Sally Atwater, 42, Lee’s widow, still finds it hard to accept that he is gone. “There’s not a minute that goes by that I don’t think about him,” she says. Before Lee collapsed in March 1990 at a fund-raising breakfast in Washington, D.C., learning later that week he had an inoperable brain tumor, the Atwaters were living out their dream. He had been named Republican National Committee chairman, achieving a lifelong ambition. The couple lived in a three-story brick colonial house in Washington, and Sally delighted in her full-lime role as supportive wife and mother. Now she faces the challenge of raising, alone, their three children: Sarah Lee, 12, Ashley, 7, and Sally Theodosia, 2. “One of the first times I got really upset after Lee died was when we had a new light fixture put in downstairs,” she says. “Ashley said, ‘Gosh, Daddy won’t get to see the new light.’ For some reason that hit me hard.”

=====

### ACTION ITEM
Copy the passage about Sally Atwater word for word, from start to finish. The listing that comes next has nothing to do with this.

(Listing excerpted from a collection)
=====

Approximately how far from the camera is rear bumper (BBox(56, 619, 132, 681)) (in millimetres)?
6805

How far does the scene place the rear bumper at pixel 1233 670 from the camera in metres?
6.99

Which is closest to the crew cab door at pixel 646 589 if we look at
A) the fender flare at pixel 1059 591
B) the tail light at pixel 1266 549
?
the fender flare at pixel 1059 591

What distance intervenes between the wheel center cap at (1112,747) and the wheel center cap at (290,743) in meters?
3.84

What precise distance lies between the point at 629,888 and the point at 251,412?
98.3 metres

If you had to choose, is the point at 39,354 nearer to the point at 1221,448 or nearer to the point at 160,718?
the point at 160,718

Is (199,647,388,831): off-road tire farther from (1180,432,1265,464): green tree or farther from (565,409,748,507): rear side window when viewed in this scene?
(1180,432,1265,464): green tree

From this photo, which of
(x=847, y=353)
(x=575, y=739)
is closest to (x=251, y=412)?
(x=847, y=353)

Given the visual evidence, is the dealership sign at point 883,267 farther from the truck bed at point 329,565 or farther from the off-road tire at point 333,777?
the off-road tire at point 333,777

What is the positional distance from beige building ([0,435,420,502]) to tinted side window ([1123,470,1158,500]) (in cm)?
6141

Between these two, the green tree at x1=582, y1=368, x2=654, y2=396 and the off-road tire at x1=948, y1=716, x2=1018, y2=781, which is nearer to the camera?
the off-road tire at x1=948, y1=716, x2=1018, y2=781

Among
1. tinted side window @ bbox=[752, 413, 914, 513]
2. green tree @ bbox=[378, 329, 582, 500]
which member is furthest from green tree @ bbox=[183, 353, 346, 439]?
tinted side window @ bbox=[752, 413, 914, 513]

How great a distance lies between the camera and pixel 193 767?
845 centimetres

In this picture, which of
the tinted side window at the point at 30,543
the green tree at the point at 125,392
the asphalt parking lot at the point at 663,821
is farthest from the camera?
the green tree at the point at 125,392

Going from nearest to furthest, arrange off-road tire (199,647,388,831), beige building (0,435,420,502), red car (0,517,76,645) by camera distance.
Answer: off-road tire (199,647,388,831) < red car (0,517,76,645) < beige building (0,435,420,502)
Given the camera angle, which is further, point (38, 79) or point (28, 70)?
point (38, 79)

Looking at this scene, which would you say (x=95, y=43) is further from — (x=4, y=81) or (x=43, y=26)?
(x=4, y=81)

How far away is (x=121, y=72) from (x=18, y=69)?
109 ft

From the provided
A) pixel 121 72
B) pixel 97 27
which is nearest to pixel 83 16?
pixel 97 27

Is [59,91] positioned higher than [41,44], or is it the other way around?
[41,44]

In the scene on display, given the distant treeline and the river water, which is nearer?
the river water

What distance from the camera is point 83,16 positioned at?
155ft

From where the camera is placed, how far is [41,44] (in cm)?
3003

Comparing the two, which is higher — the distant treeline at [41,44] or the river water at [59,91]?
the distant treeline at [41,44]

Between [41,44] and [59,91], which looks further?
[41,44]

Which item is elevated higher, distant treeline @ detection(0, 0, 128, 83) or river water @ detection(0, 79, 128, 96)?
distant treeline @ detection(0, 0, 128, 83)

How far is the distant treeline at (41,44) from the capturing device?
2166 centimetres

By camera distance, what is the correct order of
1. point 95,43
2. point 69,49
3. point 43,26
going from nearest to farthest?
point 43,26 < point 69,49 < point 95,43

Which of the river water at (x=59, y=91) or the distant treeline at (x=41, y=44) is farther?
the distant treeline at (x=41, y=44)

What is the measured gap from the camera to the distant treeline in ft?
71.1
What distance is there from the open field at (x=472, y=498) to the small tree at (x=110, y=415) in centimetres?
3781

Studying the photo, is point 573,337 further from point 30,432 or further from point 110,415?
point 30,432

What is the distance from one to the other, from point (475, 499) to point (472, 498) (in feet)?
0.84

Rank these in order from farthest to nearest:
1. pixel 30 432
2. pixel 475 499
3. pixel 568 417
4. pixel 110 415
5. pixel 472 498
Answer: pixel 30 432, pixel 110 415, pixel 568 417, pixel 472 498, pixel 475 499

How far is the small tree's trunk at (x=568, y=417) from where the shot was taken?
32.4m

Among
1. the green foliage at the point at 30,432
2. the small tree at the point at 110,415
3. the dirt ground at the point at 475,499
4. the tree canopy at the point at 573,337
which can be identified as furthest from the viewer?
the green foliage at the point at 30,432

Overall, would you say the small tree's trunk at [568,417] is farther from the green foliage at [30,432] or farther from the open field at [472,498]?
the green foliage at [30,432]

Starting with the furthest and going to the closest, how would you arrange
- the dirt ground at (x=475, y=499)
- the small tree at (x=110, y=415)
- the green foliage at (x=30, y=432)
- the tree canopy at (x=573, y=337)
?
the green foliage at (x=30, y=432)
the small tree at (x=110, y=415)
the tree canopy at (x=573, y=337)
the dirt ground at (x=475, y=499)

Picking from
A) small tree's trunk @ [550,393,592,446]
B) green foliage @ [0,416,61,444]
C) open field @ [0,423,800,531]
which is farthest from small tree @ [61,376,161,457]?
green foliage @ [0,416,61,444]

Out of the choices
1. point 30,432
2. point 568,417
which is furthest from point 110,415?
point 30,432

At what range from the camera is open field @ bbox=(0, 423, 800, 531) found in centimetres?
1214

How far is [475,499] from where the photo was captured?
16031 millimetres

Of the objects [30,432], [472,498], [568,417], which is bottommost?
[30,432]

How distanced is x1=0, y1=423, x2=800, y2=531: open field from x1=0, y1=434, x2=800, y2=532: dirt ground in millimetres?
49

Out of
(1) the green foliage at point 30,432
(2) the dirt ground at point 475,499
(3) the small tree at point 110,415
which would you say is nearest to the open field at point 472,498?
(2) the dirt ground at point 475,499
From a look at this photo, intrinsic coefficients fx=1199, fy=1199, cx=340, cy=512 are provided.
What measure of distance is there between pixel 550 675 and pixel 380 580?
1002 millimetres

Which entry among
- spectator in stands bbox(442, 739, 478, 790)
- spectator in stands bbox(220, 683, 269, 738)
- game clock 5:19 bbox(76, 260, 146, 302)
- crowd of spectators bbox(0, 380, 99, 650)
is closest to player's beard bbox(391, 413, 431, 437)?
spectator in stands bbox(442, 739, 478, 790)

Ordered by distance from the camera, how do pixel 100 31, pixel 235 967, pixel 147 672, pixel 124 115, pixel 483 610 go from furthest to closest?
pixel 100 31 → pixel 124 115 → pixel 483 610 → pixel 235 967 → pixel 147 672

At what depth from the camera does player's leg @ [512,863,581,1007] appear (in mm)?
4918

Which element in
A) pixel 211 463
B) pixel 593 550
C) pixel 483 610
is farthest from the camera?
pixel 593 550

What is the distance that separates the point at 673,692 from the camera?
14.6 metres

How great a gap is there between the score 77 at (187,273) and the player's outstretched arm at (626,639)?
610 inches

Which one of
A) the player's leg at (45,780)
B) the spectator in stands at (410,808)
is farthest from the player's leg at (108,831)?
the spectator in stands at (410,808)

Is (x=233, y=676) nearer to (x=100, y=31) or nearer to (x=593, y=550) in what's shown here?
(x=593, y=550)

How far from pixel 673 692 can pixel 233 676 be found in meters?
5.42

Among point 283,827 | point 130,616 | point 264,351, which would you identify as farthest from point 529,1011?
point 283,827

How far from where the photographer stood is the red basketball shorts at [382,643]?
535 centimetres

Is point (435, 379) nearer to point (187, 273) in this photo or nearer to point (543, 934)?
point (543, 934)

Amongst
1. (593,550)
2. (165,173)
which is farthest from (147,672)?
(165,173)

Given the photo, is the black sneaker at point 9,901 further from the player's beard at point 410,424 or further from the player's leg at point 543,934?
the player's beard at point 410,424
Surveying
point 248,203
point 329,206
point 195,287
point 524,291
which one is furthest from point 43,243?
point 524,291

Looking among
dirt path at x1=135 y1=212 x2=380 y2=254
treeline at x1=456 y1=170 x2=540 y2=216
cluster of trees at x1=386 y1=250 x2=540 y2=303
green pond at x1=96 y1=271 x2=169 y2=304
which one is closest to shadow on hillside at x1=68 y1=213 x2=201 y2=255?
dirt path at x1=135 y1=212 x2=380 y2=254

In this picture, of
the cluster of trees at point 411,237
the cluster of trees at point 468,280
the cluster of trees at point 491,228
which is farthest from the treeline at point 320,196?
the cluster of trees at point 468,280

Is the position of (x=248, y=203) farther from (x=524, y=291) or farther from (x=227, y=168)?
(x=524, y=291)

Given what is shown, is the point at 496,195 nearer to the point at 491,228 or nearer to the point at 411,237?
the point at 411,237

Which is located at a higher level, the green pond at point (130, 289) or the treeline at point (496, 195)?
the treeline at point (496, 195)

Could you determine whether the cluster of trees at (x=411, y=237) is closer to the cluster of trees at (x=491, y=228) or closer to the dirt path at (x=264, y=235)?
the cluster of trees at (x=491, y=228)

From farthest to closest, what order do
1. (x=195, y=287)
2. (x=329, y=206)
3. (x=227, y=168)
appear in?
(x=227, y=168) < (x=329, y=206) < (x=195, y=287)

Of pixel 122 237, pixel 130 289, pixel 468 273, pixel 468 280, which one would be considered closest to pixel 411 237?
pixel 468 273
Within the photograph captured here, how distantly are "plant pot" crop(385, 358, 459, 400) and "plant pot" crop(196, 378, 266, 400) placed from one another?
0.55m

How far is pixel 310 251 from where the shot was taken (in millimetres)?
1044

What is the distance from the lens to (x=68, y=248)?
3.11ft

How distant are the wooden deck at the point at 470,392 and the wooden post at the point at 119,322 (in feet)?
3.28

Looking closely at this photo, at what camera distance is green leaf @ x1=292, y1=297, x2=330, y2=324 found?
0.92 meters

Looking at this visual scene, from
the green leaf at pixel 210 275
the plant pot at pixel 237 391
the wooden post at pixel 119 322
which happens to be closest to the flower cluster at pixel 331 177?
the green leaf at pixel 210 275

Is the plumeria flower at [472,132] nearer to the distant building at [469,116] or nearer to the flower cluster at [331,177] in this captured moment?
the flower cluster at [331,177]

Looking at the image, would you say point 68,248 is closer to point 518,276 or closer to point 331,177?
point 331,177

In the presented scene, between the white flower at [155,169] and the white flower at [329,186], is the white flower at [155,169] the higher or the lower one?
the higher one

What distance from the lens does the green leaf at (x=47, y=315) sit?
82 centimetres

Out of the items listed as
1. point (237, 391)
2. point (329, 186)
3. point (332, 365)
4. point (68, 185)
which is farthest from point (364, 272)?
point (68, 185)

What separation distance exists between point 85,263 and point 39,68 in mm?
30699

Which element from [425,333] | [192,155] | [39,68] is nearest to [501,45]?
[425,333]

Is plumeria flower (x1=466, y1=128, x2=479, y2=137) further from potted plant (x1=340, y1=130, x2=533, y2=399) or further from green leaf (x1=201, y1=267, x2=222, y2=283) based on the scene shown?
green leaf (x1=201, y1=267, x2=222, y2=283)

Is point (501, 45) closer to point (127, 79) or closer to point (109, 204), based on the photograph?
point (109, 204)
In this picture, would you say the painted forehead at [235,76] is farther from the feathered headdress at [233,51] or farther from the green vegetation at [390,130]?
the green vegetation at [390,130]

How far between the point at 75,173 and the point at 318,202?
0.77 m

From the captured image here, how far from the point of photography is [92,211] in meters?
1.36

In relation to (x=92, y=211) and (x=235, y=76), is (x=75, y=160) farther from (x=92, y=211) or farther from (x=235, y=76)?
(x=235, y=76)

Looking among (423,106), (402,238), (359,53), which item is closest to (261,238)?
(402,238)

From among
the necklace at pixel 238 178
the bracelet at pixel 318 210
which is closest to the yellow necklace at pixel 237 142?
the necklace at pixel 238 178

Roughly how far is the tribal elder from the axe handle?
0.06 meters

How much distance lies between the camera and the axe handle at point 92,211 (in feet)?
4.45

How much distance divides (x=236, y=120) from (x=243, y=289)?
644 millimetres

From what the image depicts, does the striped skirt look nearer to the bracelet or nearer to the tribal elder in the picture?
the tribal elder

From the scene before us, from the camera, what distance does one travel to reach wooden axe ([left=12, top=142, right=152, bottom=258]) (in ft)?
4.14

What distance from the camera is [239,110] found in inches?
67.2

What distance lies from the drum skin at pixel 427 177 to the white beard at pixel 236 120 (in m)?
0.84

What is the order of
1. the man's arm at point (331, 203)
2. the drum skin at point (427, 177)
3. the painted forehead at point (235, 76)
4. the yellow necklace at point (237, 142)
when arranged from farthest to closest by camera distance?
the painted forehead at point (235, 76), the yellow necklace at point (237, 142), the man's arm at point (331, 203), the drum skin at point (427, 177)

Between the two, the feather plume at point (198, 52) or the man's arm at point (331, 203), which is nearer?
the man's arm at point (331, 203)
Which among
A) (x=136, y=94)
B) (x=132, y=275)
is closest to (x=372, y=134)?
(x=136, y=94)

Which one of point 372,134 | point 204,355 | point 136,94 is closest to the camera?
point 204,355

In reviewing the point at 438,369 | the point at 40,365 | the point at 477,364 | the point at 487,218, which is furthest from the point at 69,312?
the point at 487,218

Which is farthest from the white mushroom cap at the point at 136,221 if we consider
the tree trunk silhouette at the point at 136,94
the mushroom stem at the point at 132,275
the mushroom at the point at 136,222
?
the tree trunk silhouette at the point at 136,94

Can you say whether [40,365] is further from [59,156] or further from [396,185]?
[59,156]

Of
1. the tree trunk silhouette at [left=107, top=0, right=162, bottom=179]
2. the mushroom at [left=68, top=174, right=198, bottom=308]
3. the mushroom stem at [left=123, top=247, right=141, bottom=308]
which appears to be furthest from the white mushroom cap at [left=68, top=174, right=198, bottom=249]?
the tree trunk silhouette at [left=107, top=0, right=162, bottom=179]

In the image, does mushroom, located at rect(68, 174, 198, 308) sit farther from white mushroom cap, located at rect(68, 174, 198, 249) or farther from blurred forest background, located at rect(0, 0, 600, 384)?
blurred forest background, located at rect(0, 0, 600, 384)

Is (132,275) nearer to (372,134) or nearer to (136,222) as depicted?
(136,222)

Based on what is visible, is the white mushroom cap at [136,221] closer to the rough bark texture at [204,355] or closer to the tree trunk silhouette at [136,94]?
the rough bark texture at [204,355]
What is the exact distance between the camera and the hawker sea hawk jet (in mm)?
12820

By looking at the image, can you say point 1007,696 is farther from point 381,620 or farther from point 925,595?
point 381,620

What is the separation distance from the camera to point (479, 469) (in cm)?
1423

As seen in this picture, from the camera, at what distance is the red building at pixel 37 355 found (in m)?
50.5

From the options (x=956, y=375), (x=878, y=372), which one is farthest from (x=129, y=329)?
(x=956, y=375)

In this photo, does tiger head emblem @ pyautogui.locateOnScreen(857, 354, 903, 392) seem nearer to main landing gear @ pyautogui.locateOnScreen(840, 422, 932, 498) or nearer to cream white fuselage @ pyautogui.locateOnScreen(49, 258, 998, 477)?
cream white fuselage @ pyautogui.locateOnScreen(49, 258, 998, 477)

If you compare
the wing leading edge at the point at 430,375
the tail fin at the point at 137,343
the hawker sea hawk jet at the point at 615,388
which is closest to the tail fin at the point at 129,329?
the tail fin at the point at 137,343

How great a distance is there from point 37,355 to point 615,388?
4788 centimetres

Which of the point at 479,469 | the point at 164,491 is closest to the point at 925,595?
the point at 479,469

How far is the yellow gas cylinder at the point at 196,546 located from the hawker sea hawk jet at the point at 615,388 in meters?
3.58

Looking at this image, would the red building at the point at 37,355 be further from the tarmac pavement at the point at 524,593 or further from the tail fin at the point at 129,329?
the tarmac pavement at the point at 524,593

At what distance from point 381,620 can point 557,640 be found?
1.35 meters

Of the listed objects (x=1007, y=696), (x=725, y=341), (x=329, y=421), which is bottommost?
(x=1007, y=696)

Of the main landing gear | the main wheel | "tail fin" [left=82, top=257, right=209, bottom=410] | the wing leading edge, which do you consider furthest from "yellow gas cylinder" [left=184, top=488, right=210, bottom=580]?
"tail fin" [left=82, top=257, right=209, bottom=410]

=====

### TASK ANSWER
Sally Atwater, 42, Lee’s widow, still finds it hard to accept that he is gone. “There’s not a minute that goes by that I don’t think about him,” she says. Before Lee collapsed in March 1990 at a fund-raising breakfast in Washington, D.C., learning later that week he had an inoperable brain tumor, the Atwaters were living out their dream. He had been named Republican National Committee chairman, achieving a lifelong ambition. The couple lived in a three-story brick colonial house in Washington, and Sally delighted in her full-lime role as supportive wife and mother. Now she faces the challenge of raising, alone, their three children: Sarah Lee, 12, Ashley, 7, and Sally Theodosia, 2. “One of the first times I got really upset after Lee died was when we had a new light fixture put in downstairs,” she says. “Ashley said, ‘Gosh, Daddy won’t get to see the new light.’ For some reason that hit me hard.”